DOCUMENT SEGMENT >>
We assign formulas to calculate each constituent part of Gunit.

4.1 Coating feedstocks: Gmat

$$G_{mat} = EF_{paint}$$

4.2 Fermentation feedstocks: Gferm

Broth consumption per liter of coating is

$$\rho = \frac{V_{broth,yr}}{Q}$$

Hence:

$$G_{ferm} = \rho \cdot EF_{broth}$$

(Set Gferm = 0 if EFpaint already includes this.)

4.3 Equipment manufacturing & transport: Gequip

Total equipment emissions over lifetime divided by lifetime throughput gives a constant per-liter allocation:

$$G_{equip} = G_{equip,unit}$$

More generally, if you have a life-total Gequip,life for all units, then Gequip = Gequip,life / (Q ⋅ L)

4.4 Waste treatment: Gwaste

For 1 L of product, waste mass (or volume) is denoted by w. Splits αw, αinert, αhaz and conversions (L → m³ and kg → t) are used.

$$G_{waste} = (w \cdot \alpha_w) \cdot 10^{-3} \text{ m}^3 \cdot E_w$$ $$+ (w \cdot \alpha_{inert}) \cdot 10^{-3} \text{ t} \cdot D \cdot E_t$$ $$+ (w \cdot \alpha_{haz}) \cdot 10^{-3} \text{ t} \cdot E_h \cdot 10^3$$

With the baseline values:

$$G_{waste} = 0.010145 \text{ kg CO}_2\text{e/L}$$

(WWTP ≈ 0.000021; inert transport ≈ 0.000124; incineration ≈ 0.010000; all in kg/L.)

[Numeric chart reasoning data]
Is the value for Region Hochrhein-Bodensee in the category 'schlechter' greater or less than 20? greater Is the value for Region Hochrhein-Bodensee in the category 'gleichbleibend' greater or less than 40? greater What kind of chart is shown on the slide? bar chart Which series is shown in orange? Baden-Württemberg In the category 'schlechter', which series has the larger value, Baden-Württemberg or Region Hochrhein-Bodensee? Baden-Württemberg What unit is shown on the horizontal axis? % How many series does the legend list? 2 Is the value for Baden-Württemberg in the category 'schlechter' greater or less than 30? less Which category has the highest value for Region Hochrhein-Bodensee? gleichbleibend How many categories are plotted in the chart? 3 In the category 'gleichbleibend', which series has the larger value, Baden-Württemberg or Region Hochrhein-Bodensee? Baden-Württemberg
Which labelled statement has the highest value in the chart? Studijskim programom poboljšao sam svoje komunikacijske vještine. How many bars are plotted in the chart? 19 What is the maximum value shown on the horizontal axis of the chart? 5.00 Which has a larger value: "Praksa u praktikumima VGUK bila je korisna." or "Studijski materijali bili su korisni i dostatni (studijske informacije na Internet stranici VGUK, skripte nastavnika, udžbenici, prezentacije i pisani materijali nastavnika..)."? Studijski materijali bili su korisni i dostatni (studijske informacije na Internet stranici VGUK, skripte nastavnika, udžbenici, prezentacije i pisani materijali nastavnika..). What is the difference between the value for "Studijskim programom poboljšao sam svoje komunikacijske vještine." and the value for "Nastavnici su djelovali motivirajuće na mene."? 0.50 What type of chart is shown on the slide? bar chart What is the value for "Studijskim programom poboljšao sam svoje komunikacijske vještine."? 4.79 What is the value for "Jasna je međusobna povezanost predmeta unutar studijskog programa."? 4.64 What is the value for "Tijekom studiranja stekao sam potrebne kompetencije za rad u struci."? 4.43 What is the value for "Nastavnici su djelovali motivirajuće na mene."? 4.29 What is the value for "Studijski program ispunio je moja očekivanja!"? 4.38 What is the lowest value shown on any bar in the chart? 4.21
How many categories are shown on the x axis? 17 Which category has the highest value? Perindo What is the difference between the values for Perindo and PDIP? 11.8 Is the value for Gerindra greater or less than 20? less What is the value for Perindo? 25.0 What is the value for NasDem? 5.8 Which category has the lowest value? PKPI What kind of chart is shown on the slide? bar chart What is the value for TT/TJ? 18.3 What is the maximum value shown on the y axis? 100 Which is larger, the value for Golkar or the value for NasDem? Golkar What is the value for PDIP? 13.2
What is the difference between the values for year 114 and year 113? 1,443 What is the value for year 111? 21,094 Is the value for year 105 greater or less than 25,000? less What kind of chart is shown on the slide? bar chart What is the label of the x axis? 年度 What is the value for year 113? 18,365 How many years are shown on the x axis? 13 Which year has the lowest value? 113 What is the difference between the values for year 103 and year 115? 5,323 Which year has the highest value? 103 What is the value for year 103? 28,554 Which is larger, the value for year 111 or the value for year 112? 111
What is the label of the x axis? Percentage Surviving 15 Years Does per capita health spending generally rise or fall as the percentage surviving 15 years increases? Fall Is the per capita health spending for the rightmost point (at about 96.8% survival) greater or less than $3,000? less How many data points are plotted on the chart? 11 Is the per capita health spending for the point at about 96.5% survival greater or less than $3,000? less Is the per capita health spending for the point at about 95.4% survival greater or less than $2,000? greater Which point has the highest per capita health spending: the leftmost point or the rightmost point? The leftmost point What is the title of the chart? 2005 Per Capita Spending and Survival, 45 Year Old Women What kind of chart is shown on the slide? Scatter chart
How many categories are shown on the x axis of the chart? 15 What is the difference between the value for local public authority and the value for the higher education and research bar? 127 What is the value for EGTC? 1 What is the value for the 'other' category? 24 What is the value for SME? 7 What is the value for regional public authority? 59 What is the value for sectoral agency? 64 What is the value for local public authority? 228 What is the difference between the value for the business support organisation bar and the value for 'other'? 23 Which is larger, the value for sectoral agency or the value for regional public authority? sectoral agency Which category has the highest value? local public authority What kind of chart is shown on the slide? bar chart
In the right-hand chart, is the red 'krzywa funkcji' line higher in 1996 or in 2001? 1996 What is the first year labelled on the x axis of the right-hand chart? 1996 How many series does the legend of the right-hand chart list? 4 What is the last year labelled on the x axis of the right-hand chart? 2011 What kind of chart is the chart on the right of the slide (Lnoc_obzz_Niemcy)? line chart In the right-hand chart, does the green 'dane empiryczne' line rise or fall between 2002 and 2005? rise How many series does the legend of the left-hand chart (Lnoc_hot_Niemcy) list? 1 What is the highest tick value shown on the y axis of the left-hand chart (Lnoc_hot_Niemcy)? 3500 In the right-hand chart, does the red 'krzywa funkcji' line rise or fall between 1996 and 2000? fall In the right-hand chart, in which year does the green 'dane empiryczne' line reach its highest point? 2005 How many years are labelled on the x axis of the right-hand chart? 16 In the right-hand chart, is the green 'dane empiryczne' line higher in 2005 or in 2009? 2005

WORK REQUEST >>
Quote the portion of the emissions formulas section that opens with the words containing "(Set Gferm = 0" and closes with "Gequip,life / (Q ⋅ L)".

PROBLEM SOLUTION >>
(Set Gferm = 0 if EFpaint already includes this.)

4.3 Equipment manufacturing & transport: Gequip

Total equipment emissions over lifetime divided by lifetime throughput gives a constant per-liter allocation:

$$G_{equip} = G_{equip,unit}$$

More generally, if you have a life-total Gequip,life for all units, then Gequip = Gequip,life / (Q ⋅ L)